“Clouds do not really look like camels or sailing ships or castles in the sky. They are simply a natural process at work. So too, perhaps, are our lives.” – Roger Ebert
Chance of cloudy.
Splashes of joy.
When I was a boy, summer afternoons laying on grass watching clouds go by – imagining what characters those clouds resembled – those shapes begat stories, of dinosaurs and monsters, made laughs easy, easy ways to spend a day. Hot cloudless sunny days were fun, but partly-cloudy days were better days for play and enjoyment of the joys of childhood, and those clouds.
Clouds, are misty eyed and mystified – where in sadness we weep or in celebration we feel, men don’t cry so much as we get cloudy.

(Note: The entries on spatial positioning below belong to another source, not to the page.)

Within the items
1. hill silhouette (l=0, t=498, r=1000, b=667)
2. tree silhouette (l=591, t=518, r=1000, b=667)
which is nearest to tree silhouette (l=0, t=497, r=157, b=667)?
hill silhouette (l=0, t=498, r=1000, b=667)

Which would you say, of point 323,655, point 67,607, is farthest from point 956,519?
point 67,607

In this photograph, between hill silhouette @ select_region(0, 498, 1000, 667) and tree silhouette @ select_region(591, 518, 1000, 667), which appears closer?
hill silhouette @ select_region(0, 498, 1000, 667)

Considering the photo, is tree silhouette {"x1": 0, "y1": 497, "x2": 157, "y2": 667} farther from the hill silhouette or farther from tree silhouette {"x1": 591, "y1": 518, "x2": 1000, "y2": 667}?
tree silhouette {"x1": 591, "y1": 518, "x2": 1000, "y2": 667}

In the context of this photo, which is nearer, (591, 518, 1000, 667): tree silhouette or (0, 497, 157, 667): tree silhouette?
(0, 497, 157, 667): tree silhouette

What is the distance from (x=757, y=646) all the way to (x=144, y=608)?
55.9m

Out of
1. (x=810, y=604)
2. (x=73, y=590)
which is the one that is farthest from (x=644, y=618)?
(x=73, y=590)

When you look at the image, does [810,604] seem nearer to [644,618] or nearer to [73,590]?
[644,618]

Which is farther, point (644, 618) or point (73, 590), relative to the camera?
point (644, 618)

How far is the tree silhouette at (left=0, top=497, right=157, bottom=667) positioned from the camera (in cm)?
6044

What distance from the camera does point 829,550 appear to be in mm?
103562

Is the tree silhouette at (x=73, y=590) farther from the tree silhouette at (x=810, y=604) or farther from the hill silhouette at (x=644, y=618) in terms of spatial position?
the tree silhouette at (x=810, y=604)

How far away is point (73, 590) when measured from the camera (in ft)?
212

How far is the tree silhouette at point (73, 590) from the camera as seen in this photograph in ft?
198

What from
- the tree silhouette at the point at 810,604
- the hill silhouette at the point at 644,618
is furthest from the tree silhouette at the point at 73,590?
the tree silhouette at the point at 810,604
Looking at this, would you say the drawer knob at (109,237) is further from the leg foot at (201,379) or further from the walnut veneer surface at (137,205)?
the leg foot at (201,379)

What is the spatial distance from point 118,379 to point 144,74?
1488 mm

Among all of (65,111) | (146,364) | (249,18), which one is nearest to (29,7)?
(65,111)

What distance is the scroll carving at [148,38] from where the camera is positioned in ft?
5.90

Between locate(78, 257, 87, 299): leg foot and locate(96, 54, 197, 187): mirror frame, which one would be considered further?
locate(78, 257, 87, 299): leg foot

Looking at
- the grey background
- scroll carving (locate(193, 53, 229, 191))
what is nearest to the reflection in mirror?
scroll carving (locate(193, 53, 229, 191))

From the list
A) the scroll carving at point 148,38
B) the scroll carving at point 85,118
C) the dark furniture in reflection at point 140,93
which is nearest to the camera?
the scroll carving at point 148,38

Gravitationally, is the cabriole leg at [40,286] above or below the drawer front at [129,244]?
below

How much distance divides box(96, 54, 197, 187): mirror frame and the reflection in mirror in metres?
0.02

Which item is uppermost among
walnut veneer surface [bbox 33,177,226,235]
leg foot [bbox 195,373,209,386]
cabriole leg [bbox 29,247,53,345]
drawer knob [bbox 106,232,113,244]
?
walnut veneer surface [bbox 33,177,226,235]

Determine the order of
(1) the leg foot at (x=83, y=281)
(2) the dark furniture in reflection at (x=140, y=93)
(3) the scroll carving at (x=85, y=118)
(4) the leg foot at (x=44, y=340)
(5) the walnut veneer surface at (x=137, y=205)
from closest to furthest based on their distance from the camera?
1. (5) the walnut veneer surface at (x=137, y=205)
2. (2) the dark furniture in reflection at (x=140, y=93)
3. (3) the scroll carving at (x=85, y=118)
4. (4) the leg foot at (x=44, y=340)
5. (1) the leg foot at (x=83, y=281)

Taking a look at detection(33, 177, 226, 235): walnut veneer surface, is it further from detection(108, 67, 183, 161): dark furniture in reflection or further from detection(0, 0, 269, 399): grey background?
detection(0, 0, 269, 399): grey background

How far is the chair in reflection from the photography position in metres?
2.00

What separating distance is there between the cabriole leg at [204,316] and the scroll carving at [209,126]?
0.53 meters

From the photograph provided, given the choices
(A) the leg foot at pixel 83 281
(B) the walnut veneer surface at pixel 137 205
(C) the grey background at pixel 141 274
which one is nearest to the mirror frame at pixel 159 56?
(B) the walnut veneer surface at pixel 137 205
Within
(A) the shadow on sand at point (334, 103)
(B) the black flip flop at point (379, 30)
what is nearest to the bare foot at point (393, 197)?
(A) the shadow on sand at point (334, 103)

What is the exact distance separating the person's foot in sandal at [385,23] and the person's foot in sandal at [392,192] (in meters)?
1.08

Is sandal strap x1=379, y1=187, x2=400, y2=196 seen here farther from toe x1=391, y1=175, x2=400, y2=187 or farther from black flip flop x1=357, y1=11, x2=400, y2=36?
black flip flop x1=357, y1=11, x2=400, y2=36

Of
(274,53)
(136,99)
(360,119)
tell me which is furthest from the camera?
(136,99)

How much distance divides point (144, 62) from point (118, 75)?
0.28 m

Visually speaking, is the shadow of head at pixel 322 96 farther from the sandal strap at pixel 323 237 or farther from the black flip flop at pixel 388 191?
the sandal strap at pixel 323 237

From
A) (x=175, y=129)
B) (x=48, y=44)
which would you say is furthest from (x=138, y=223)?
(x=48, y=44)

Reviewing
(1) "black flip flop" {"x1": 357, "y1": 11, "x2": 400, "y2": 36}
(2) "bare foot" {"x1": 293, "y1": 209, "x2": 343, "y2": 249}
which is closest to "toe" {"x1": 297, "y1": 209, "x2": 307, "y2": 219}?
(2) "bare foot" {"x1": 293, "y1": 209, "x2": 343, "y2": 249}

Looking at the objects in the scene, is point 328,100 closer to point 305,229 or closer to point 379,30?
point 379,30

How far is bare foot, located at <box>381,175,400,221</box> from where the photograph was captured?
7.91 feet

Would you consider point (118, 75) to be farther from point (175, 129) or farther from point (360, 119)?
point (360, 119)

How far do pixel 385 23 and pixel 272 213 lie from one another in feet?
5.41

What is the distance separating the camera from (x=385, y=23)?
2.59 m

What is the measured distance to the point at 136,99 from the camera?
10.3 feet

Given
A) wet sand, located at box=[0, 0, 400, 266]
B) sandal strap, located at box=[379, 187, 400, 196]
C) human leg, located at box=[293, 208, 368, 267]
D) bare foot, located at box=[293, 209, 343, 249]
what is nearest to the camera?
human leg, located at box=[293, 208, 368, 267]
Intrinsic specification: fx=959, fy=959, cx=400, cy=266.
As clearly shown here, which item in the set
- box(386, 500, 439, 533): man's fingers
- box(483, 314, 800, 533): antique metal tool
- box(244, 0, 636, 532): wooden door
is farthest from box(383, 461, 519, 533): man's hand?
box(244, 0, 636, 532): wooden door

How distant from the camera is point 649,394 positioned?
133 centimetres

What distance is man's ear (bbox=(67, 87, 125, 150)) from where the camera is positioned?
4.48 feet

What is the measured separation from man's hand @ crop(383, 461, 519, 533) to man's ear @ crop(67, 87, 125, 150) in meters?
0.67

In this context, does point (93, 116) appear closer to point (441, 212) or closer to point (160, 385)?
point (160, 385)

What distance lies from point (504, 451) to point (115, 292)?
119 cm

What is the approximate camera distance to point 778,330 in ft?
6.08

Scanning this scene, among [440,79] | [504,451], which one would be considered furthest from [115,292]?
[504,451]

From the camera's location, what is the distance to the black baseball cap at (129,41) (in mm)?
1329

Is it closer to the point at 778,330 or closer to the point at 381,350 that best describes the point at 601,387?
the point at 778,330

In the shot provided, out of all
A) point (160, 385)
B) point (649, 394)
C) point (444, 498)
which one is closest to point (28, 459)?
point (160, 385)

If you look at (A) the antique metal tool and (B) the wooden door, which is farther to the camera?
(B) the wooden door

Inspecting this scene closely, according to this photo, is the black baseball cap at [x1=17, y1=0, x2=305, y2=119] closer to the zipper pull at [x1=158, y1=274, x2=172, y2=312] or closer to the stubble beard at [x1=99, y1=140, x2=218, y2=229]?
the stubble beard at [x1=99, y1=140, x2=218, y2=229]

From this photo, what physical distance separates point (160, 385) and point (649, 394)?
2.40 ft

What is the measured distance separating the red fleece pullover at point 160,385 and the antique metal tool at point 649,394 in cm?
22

Cloudy mind – kind you can’t see through, cloudy feelings.
Clouds work for us now – we bring the cloud to work and take it home too – just when society was morphing to a 4 day work-week – it expanded. What once was 8-4 or 9-5 daily for 5 days a week, thanks to technology and the cloud, grown to 24/7. We receive information, ideas, news, YESs, NOs, good news and bad news. We can turn off the phone or power-down the computer but the flow doesn’t stop.
New tools – devices and software, super-highways, bandwidths and doing work in the cloud – all part of everyday conversation.
Cloudy, a term with so many meanings – in a fluid, when a jar in the fridge has gone cloudy, we toss it. Not because it is bad, but because it is cloudy and we don’t trust what we don’t know to be good . . .
Not a patient person – I always want clouds to part so I can see the sky, bathe in the sunshine – clarity is what I need. Not knowing, waiting for news, waiting for technology to deliver messages, details and photos describes this anxiety driven state we (well, I am for sure) in too much of the time . . .
I want the clouds to open – show me how things are, I want the clouds to dream and scheme on, I want the clouds to deliver important messages. I want to know, I want it now.
Bright, warming, chance of cloudy.
And speaking of kids . . .
To see two boys.
One for the first time.
One for possibly the last.
Gary’s been out of touch for a few days – not sure how things are going, so visiting the hospice is a must.
And, I’ll see and hold Isla’s ‘not yet named’ baby brother.
Sure, I’ll hug Carla and Chad, but I’ll hold that little boy – delivered at 6:45AM this morning (text message and photo came out of the cloud at 7:32 this morning).
I’m getting cloudy.
column written/ published from Calgary
morning walk: 6C/43F, some clouds but clearing up, light breeze filled our nostrils – a short walk on still very slipper terrain … but those squirrels are frenetic – surely spring is near!